This year “selfie” edged out “twerk” to become the 2013 Oxford Dictionaries Word of the Year. Other shortlisted terms include “schmeat,” “Bitcoin,” and “showrooming.” Of these, selfie may be the most viable, but hindsight tells us that Word of the Year candidates have not always fared so well.
Mobile out-of-office workers earned their own noun in 2008, when “moofer” was a candidate for the Oxford American Dictionary (OAD) Word of the Year. The suggested verb form? Moofing, as in “I won’t be at the meeting Thursday, I’m moofing from Starbucks.”
Voted 2009’s “Novelty Word,” a deleb is a dead celebrity. It was listed by OAD alongside the arguably more useful “tramp stamp.”
Lots of people have a Googlegänger. That’s the person with your name who shows up in search results when you google yourself. (“Google” as a verb was recognized as 2002’s “Most Useful Word” by the American Dialect Society.)
A woman who is too old to be a cougar can be called a mellencamp, thanks to 2011’s ADS “Most Outrageous” Word of the Year, inspired by singer John Cougar Mellencamp’s multiple name changes.
This selection from Merriam–Webster’s Word of the Year list in 2004 is a one-word noun which describes a stage play with an overly dramatic or morally objectionable plot, derived from the name of French dramatist Victorien Sardou.
Just as the autobahns are Germany’s coordinated federal expressway system, the infobahn is the information superhighway (the winner in 1993). The term was voted 1994’s “Most Promising” Word of the Year by the ADS.
Another M-W pick from 2004, blamestorm describes a meeting or discussion held for the sole purpose of assigning blame for a failure.

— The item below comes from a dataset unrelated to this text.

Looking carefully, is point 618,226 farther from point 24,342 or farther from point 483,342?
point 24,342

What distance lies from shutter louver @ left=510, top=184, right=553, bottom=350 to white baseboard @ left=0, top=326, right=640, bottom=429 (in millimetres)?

From Charles Dickens’ character Seth Pecksniff, a pecksniffian is a person who hypocritically affects a high moral standing or practices pecksniffery, the universally irritating art of being sanctimonious. “Pecksniffian” and its derivatives were chosen by Merriam–Webster as one of 2007’s Words of the Year.
Because 80% of “hello” is from H-E-double-hockey-sticks. The entirely useless “heaven-o” was elected “Most Unnecessary” by ADS in 1997, never to be mentioned again (until now).
“Flog” has been a verb meaning “to beat or to whip” since the 17th century, but in 2006 it was a runner-up in the Oxford English Dictionary Word of the Year list as a noun: fake+blog, or a website that appears to be real but is actually just a form of marketing or advertisement for a company.
A carrotmob is the opposite of a boycott: A group of people gather to support a business by descending upon it en masse and shopping there all at the same time. The word was one of those shortlisted by Oxford Dictionaries in 2008; it comes from the name of the website used for organizing such things.